Digestion (converting food into the nutrients needed to build, nourish and energize our cells) begins with the mouth. By chewing foods, we increase their overall surface area, making it easier for them to be swallowed as well as broken down by digestive enzymes, including one that's occurs already in our saliva. From there, chewed food passes quickly through the esophagus to the stomach, where muscle action and strong gastric acids work for a few hours with even more enzymes to continue breaking down the food. Next in the process comes the small intestines, where the majority of digestion and absorption occurs. From there, primarily the wastes head to the large intestines, while nutrients are directed to the liver where they're converted into chemicals that are needed to nourish our body.

Other organs involved in producing, storing or secreting digestive juices include the pancreas, gallbladder and even parts of the nervous and circulatory system. It can take from 24-72 hours for a meal to pass through the complete digestive system -- depending on the individual, what was eaten and the size of the meal.

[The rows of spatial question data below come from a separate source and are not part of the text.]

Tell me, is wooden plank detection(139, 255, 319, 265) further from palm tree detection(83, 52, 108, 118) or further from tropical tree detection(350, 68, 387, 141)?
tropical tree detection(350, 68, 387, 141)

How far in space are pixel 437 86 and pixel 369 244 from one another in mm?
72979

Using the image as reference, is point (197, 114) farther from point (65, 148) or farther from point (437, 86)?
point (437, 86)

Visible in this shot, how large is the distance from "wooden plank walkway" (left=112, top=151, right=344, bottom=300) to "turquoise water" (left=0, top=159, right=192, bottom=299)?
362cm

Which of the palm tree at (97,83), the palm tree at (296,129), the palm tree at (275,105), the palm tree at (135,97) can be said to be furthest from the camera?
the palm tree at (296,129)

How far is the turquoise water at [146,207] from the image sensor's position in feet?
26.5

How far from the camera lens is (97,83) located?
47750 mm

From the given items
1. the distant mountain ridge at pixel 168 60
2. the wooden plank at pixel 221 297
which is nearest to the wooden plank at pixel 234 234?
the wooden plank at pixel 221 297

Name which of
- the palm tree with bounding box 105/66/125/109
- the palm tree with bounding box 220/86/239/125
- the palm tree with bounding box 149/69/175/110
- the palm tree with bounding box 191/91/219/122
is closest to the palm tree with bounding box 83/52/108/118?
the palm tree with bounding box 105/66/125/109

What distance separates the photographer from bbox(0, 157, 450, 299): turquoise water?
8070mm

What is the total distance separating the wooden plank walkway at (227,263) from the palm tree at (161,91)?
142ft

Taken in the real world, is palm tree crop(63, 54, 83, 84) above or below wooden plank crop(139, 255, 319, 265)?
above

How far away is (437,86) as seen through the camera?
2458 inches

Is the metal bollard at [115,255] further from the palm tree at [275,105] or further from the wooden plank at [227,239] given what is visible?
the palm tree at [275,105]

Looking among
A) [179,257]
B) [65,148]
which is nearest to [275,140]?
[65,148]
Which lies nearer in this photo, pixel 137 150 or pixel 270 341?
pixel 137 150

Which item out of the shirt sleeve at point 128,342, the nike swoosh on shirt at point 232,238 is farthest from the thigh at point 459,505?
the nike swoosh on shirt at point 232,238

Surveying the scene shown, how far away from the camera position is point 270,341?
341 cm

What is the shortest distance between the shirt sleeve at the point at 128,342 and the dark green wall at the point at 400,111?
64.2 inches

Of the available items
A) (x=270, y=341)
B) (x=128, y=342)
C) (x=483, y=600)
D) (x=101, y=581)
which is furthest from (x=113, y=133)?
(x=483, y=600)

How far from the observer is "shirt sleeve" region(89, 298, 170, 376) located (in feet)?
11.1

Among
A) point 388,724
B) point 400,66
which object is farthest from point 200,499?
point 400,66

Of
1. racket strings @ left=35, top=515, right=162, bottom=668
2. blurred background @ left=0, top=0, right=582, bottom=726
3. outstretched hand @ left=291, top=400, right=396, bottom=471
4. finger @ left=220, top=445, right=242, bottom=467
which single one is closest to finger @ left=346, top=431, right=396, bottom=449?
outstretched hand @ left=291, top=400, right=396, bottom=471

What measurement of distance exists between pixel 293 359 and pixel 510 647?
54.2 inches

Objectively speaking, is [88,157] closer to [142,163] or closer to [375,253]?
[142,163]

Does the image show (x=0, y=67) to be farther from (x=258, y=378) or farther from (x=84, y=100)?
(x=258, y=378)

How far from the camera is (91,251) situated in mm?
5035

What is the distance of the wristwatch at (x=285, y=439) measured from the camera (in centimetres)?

General tips for maintaining healthy digestion include:

  • Eat a healthy diet, including plenty of fiber which can be found in fruit, whole grain products and vegetables.
  • Stay hydrated by drinking plenty of water.
  • Don't smoke.
  • If you drink alcohol, do so only in moderation since alcohol abuse is the greatest risk factor for developing digestive problems.
  • Maintain a healthy body weight.
  • Get regular exercise.
  • Limit your stress.
  • Avoid foods that may disagree with you. Common offenders often include chocolate, caffeine and carbonated beverages. In addition, since specific enzymes are required in order to digest certain foods, problems such as lactose intolerance and celiac disease (allergy to gluten found in many grain products) can result if your body is lacking in certain enzymes.
  • Be conscious of how certain medications may effect your digestion process.
  • Avoid overeating. One tip for accomplishing this is to eat slowly and chew your food well. Not only may this make you feel fuller, it may also help your energy level.
  • If you need to go to the bathroom -- go. Waiting can increase your chances of getting constipated.
  • Keep your hands clean, to remove germs which may cause diarrhea.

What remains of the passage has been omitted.